*Text block*
···

Historic place in Iowa, United States

The Mahaska County Courthouse in Oskaloosa, Iowa, United States, was built in 1886. It was individually listed on the National Register of Historic Places in 1981 as a part of the County Courthouses in Iowa Thematic Resource. In 1986 it was included as a contributing property in the Oskaloosa City Square Commercial Historic District. The courthouse is the second building the county has used for court functions and county administration.

==History==
Mahaska County's first courthouse was built during the winter of 1844–1845. It was a two-story frame structure that measured 28 by 50 ft. It also served as a church and opera house. The county discontinued using the building in 1855 and rented office space in town to carry out the various county functions. It was rented out by the county until it was sold in 1867 for $3,800. The old courthouse was moved to a different location, and a bank was built on the old location. Concern over county records led to plans to build a new courthouse, but the county failed to pass a bond referendum and continued to rent office space. The present courthouse was built in the Romanesque Revival style on part of the Oskaloosa public park. It was built for $132,000 and was dedicated in 1886. It was designed by the Milwaukee architectural firm of H.C. Koch & Company, and built by the O.J. King Company.

==Architecture==
The courthouse is a 3½-story red brick and stone structure. It is built on a rusticated stone foundation. The main facade has a large stone arch that surrounds the first story entrance. The central tower has a square clock tower with spires at the top. It was altered in 1934 and it now has an Art Deco effect, giving the building a rather odd appearance. It was originally taller with a pyramid-shaped roof. Stone beltcourses run along the building at the lintel and impost level. The roofline has gabled wall dormers with arched windows. The grounds feature a statue of Chief Mahaska, for whom the county is named.

···

*Exercise data*
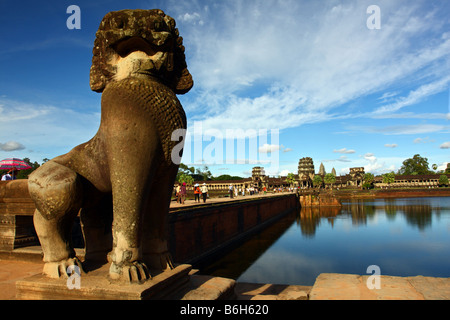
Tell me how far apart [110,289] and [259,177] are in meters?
83.5

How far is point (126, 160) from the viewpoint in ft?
7.49

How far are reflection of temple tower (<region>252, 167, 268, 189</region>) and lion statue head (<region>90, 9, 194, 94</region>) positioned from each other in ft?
265

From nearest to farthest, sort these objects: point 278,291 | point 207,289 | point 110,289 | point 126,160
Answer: point 110,289 → point 126,160 → point 207,289 → point 278,291

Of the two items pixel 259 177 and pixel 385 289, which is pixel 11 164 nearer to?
pixel 385 289

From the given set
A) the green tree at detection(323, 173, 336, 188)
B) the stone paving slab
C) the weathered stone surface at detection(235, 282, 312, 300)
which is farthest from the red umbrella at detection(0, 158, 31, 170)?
the green tree at detection(323, 173, 336, 188)

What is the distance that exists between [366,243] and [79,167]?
19.6 m

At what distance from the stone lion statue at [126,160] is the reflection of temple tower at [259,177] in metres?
80.7

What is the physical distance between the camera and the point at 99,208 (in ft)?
9.37

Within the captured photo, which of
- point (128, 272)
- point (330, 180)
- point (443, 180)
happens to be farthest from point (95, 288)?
point (330, 180)

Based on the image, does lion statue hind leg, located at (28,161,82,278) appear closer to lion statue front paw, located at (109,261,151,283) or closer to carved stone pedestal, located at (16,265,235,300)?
carved stone pedestal, located at (16,265,235,300)

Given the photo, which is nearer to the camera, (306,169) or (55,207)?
(55,207)
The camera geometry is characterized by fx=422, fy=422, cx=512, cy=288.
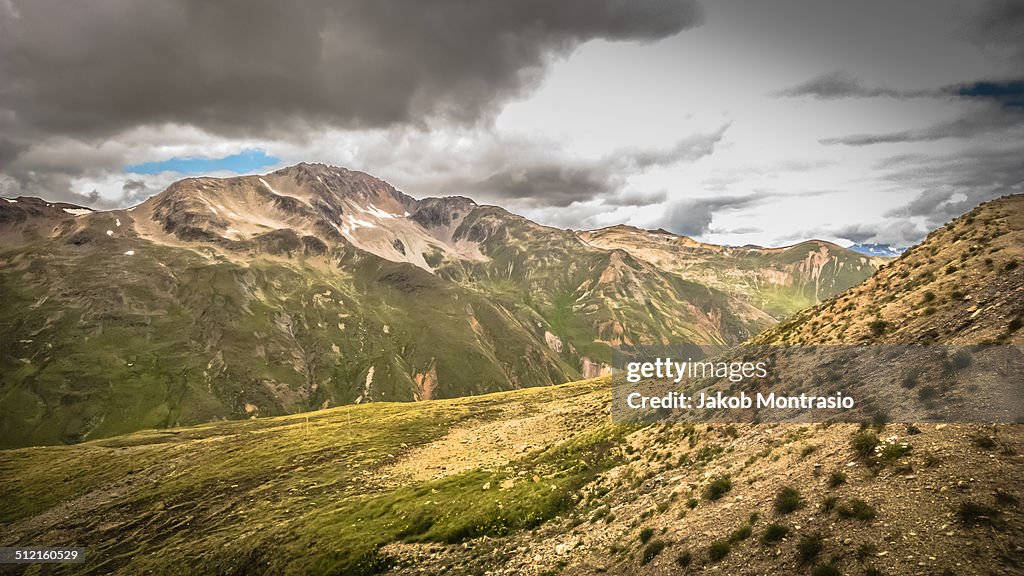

···

*Tasks to perform*
**A)** From the Mahaska County Courthouse text, write out the passage that begins at the words "Historic place in" and ends after the words "and county administration.".
**B)** According to the Mahaska County Courthouse text, how much did the present courthouse cost to build?

*Task solutions*
**A)**
Historic place in Iowa, United States

The Mahaska County Courthouse in Oskaloosa, Iowa, United States, was built in 1886. It was individually listed on the National Register of Historic Places in 1981 as a part of the County Courthouses in Iowa Thematic Resource. In 1986 it was included as a contributing property in the Oskaloosa City Square Commercial Historic District. The courthouse is the second building the county has used for court functions and county administration.

**B)** $132,000